Tuscan Herb Mix



I have a bucket list of places I want to go to and immerse myself in the traditional herbs, spices and food. Tuscany is at the top of my list.


Before the floods, my husband gifted me a trip to Tuscany and the opportunity to spend eight days in a cooking school on my own, (child and husband free) to cook, learn, eat and discover. It was the ultimate of birthday presents!


Sadly for me, the floods meant I had to shelve that plan until next year, so instead I have been researching and experimenting with Tuscan flavours in anticipation of my trip. I love this spice blend. The aroma arouses my senses and takes me directly to Italy - and it's devine to cook with!
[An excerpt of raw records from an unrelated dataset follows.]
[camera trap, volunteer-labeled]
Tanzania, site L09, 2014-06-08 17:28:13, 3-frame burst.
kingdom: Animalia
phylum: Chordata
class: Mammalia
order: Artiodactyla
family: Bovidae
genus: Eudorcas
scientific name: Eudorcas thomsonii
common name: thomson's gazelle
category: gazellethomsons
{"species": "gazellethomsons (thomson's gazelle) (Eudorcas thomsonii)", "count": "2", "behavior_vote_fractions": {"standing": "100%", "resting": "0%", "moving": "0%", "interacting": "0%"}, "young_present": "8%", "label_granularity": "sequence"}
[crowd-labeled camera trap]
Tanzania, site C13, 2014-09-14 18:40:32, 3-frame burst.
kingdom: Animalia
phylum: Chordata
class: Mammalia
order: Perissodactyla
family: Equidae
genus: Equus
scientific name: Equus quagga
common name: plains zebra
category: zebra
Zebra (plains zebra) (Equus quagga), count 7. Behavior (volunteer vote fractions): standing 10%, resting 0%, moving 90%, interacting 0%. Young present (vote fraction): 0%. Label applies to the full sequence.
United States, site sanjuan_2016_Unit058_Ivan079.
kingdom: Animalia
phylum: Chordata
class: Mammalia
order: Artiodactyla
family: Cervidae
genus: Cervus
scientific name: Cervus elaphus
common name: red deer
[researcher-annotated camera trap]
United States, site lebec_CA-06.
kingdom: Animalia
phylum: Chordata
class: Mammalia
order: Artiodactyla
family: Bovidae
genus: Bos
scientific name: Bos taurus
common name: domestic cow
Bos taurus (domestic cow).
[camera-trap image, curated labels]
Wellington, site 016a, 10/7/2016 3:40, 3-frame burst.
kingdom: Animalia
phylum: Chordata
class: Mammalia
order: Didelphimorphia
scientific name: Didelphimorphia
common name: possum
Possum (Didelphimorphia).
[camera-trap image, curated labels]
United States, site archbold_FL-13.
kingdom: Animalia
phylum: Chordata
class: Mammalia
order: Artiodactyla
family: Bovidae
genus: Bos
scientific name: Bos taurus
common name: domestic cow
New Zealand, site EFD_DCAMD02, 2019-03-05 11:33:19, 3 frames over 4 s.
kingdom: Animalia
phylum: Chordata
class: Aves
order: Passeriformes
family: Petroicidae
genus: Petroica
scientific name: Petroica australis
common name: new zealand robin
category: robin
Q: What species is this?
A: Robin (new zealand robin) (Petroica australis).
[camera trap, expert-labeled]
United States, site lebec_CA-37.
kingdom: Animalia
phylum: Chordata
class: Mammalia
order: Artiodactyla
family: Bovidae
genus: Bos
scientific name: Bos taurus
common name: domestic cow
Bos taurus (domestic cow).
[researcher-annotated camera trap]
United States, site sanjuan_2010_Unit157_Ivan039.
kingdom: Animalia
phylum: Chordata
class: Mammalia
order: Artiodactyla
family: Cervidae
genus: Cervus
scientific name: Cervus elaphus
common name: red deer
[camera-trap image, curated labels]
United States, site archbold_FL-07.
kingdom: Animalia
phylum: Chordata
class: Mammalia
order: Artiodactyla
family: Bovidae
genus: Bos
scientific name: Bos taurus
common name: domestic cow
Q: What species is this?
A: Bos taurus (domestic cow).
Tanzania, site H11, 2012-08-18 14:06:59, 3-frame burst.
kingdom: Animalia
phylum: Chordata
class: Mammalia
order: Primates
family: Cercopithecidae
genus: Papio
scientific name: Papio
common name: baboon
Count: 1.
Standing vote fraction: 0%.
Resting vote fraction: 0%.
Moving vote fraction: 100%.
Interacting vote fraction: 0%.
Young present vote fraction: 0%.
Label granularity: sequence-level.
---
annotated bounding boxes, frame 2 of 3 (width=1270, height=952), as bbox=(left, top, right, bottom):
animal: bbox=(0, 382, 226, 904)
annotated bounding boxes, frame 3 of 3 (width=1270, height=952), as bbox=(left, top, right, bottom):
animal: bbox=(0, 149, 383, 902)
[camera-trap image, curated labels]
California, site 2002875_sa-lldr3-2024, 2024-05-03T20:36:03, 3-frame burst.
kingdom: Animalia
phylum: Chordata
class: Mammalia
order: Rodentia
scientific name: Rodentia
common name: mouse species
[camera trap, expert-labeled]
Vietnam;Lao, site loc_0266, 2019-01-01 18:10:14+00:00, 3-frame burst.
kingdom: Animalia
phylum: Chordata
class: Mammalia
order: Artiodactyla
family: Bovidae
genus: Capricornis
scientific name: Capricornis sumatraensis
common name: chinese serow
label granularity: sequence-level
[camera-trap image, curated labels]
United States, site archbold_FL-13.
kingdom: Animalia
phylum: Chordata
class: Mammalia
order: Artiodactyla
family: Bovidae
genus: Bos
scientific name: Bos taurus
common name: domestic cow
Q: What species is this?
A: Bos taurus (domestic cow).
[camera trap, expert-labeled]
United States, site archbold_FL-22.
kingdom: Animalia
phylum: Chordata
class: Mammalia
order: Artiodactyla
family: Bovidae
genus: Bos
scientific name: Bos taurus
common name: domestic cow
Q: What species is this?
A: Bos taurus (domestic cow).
Use it for a traditional Italian meal, with sides such as vegetables, or in casseroles and stews. It will store in an air tight container for up to 3 months.


Prep 5 minutes


INGREDIENTS

4 tbs dried basil

4 tbs dried marjoram

3 tbs garlic powder

3 tbs salt

2 tbs dried rosemary

1 tbs fennel seeds

1 tbs dried parsley

1 tbs dried sage

1 tbs dried thyme

1 tbs dried tarragon

1/8 tsp chilli flakes


METHOD

  1. Using a mortar and pestle grind the fennel seeds until coarsely grounded.

  2. Place all the herbs into a bowl and mix well.

  3. Store in a jar or airtight container for up to 3 months.